◆ WORK TO DO ◆
Return every line of the listing below as a JSON list of strings, one string per line, with blank lines left out. Leave the picture lines out.
## begin SUPPLIED RECORDS
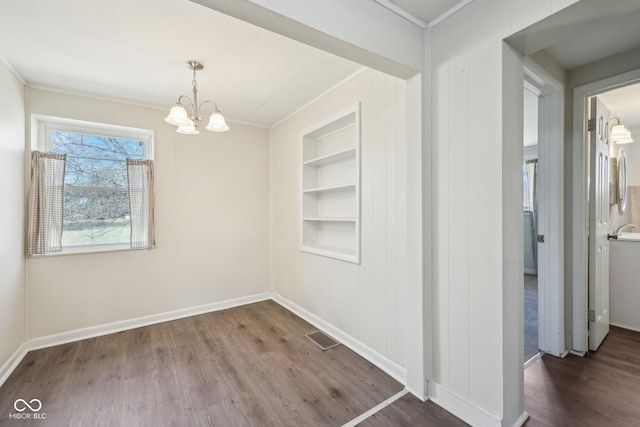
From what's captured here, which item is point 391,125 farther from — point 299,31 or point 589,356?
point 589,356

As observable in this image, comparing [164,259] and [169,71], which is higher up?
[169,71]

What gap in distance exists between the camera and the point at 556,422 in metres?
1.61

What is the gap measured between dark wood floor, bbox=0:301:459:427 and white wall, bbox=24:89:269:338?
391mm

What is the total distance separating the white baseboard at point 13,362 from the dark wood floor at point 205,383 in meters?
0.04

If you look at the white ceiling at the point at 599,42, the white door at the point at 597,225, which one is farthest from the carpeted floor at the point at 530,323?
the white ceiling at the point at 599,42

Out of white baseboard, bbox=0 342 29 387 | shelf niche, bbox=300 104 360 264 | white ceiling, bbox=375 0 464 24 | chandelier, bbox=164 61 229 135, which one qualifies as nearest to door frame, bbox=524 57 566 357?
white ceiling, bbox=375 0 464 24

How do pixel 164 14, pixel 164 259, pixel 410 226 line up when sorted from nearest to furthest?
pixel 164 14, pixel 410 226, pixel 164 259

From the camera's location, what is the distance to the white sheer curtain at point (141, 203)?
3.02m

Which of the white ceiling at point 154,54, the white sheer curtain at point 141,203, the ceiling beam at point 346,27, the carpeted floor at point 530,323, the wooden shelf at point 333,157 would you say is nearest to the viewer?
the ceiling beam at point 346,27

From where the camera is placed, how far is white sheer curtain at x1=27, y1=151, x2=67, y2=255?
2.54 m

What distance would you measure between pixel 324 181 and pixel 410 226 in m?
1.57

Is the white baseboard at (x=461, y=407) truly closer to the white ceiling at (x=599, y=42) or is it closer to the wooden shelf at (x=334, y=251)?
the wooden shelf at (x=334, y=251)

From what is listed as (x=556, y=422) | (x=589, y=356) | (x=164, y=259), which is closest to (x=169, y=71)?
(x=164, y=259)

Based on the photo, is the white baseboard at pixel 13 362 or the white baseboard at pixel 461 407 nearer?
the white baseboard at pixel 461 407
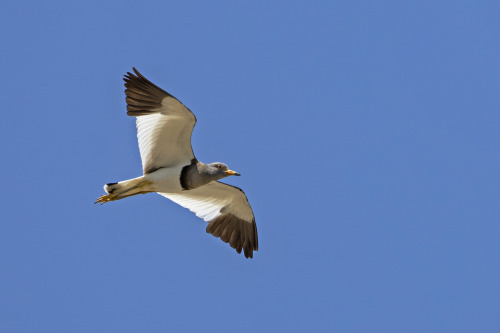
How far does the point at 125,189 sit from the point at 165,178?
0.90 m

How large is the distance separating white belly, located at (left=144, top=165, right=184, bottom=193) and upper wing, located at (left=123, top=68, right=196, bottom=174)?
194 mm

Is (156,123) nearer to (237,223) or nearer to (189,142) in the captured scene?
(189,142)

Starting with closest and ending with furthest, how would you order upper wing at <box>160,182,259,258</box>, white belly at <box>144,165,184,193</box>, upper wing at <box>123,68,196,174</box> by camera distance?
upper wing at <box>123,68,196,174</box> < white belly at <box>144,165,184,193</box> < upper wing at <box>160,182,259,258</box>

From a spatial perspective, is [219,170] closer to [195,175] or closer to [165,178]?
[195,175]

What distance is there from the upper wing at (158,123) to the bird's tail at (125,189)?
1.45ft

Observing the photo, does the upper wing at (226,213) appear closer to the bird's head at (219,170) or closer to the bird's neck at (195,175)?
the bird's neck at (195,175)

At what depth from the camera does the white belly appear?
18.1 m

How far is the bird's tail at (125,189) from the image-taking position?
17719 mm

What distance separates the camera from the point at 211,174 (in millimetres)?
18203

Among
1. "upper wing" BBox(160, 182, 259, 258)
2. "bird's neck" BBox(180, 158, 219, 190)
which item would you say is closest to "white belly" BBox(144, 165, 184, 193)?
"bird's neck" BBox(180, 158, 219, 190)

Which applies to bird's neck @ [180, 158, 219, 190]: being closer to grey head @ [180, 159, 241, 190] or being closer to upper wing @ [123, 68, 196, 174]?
## end SUPPLIED RECORDS
◆ FULL RESPONSE ◆
[
  "From what's captured here, which item is point 391,125 farther from — point 299,31 or point 589,356?",
  "point 589,356",
  "As observable in this image, comparing [164,259] and [169,71], which is higher up?",
  "[169,71]",
  "What gap in distance exists between the camera and the point at 556,422 in metres?",
  "1.61",
  "What is the gap measured between dark wood floor, bbox=0:301:459:427 and white wall, bbox=24:89:269:338?",
  "391mm",
  "What is the total distance separating the white baseboard at point 13,362 from the dark wood floor at point 205,383 in meters?",
  "0.04",
  "If you look at the white ceiling at the point at 599,42, the white door at the point at 597,225, which one is farthest from the carpeted floor at the point at 530,323?",
  "the white ceiling at the point at 599,42",
  "Out of white baseboard, bbox=0 342 29 387 | shelf niche, bbox=300 104 360 264 | white ceiling, bbox=375 0 464 24 | chandelier, bbox=164 61 229 135, which one qualifies as nearest to door frame, bbox=524 57 566 357?",
  "white ceiling, bbox=375 0 464 24",
  "How do pixel 164 14, pixel 164 259, pixel 410 226 line up when sorted from nearest to furthest?",
  "pixel 164 14, pixel 410 226, pixel 164 259",
  "From the camera's location, what is the distance to the white sheer curtain at point (141, 203)?",
  "3.02m",
  "Which of the white ceiling at point 154,54, the white sheer curtain at point 141,203, the ceiling beam at point 346,27, the carpeted floor at point 530,323, the wooden shelf at point 333,157 would you say is nearest to the viewer?",
  "the ceiling beam at point 346,27",
  "From where the camera is placed, how far is white sheer curtain at x1=27, y1=151, x2=67, y2=255?",
  "2.54 m",
  "What distance would you measure between pixel 324 181 and pixel 410 226 in m?",
  "1.57",
  "Is the white baseboard at (x=461, y=407) truly closer to the white ceiling at (x=599, y=42) or is it closer to the wooden shelf at (x=334, y=251)?",
  "the wooden shelf at (x=334, y=251)",
  "From what is listed as (x=556, y=422) | (x=589, y=356) | (x=164, y=259), which is closest to (x=169, y=71)?",
  "(x=164, y=259)",
  "Based on the photo, is the white baseboard at pixel 13 362 or the white baseboard at pixel 461 407 nearer?",
  "the white baseboard at pixel 461 407",
  "How far does the point at 125,189 sit from the point at 165,178?",
  "0.90 m",
  "How large is the distance separating white belly, located at (left=144, top=165, right=184, bottom=193) and upper wing, located at (left=123, top=68, right=196, bottom=174)?",
  "194 mm",
  "Is (156,123) nearer to (237,223) or nearer to (189,142) in the captured scene?",
  "(189,142)",
  "Starting with closest and ending with furthest, how would you order upper wing at <box>160,182,259,258</box>, white belly at <box>144,165,184,193</box>, upper wing at <box>123,68,196,174</box> by camera distance?",
  "upper wing at <box>123,68,196,174</box> < white belly at <box>144,165,184,193</box> < upper wing at <box>160,182,259,258</box>",
  "From a spatial perspective, is [219,170] closer to [195,175] or closer to [165,178]?",
  "[195,175]",
  "What distance is there from the upper wing at (158,123) to the bird's tail at (125,189)?",
  "1.45ft",
  "Observing the photo, does the upper wing at (226,213) appear closer to the bird's head at (219,170) or closer to the bird's neck at (195,175)?",
  "the bird's neck at (195,175)",
  "At what depth from the camera does the white belly appear?",
  "18.1 m",
  "How far is the bird's tail at (125,189) from the image-taking position?",
  "17719 mm",
  "What distance separates the camera from the point at 211,174 (in millimetres)?",
  "18203",
  "Among",
  "1. \"upper wing\" BBox(160, 182, 259, 258)",
  "2. \"bird's neck\" BBox(180, 158, 219, 190)",
  "which item would you say is closest to \"white belly\" BBox(144, 165, 184, 193)?",
  "\"bird's neck\" BBox(180, 158, 219, 190)",
  "Which applies to bird's neck @ [180, 158, 219, 190]: being closer to grey head @ [180, 159, 241, 190] or being closer to upper wing @ [123, 68, 196, 174]?"
]